The database contains standard information like names, email addresses, phone numbers, and physical addresses. But numerous records also included items like gender, birthdates, personal mortgage amount, interest rate, Facebook, LinkedIn, and Instagram accounts associated with email addresses, and people’s credit scores.
Other records related to sales leads including company names, annual revenue figures, fax numbers, company websites, and industry identifiers, Standard Industrial Classification and National Association of Insurance Commissioners codes. Reportedly the data does not contain Social Security or credit card numbers, and the only passwords only related to Verifications.io’s own structure.
Chris DeRamus, CTO, Arlington, Va.-based DivvyCloud, said. “The data exposed in this leak of nearly 809 million records is unique, and highly exploitable since it includes business intelligence data such as employee and revenue figures from various companies, as well as genders, user IP addresses, email addresses, dates of birth and more. If a bad actor were to discover this massive trove of data, they could easily validate the contact information for the users included to launch a more focused phishing or brute force campaign.”
DeRamus explained while collecting, storing and leveraging data is essential to running just about any type of business, organizations must diligently protect data with proper security controls. “Automated cloud security solutions would have been able to detect the misconfiguration in the MongoDB database containing this information and could either alert the appropriate personnel to correct the issue, or trigger an automated remediation in real-time.” He added, these solutions are essential to enforce policy, reduce risk, provide governance, impose compliance and increase security across large-scale hybrid cloud infrastructure.”
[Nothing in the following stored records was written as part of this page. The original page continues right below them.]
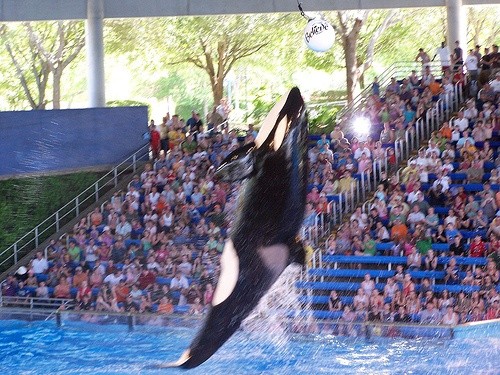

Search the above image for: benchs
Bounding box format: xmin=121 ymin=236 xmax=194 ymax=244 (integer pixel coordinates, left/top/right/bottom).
xmin=1 ymin=91 xmax=500 ymax=323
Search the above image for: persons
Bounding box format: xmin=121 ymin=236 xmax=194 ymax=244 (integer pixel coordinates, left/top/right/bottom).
xmin=271 ymin=39 xmax=500 ymax=341
xmin=0 ymin=100 xmax=261 ymax=328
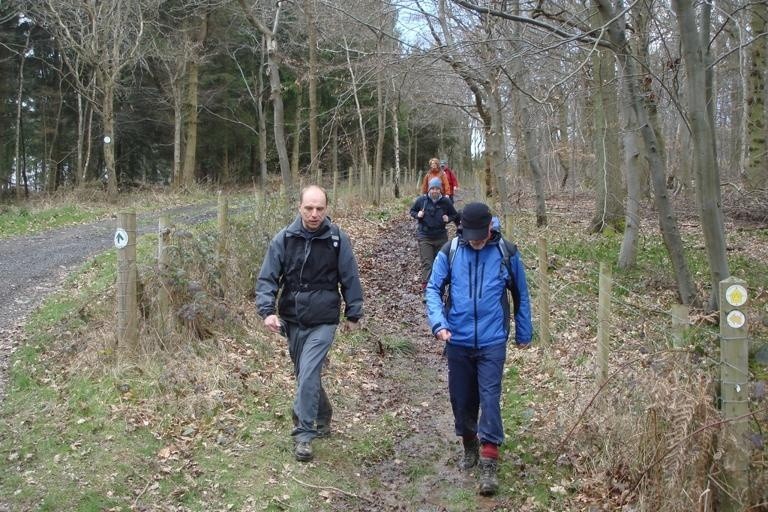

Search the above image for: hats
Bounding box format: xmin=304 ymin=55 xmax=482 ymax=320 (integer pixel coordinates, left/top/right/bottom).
xmin=461 ymin=203 xmax=491 ymax=241
xmin=429 ymin=177 xmax=442 ymax=190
“This is the second major data breach in one week resulting from companies leaving business-critical databases and servers unprotected, which is alarming,” Kevin Gosschalk, CEO, San Francisco-based Arkose Labs, warned. “Cybercriminals are engaging in digital warfare, and the frequency and scale of data breaches are increasing. Companies must take the necessary precautions to protect their digital ecosystems from attacks, because exposing 763 million unique email addresses in a breach, arms cybercriminals with 763 million new opportunities to commit fraud.”
Gosschalk suggested companies need to be actively watching their attack surface and enforce multi-factor authentication before the next attack takes place. “Nine out of 10 login attempts are account takeover attacks using credential stuffing, and cybercriminals will use this exposed data to achieve account takeovers at-scale. All companies need to be prepared to defend against new attacks being executed using this compromised information.”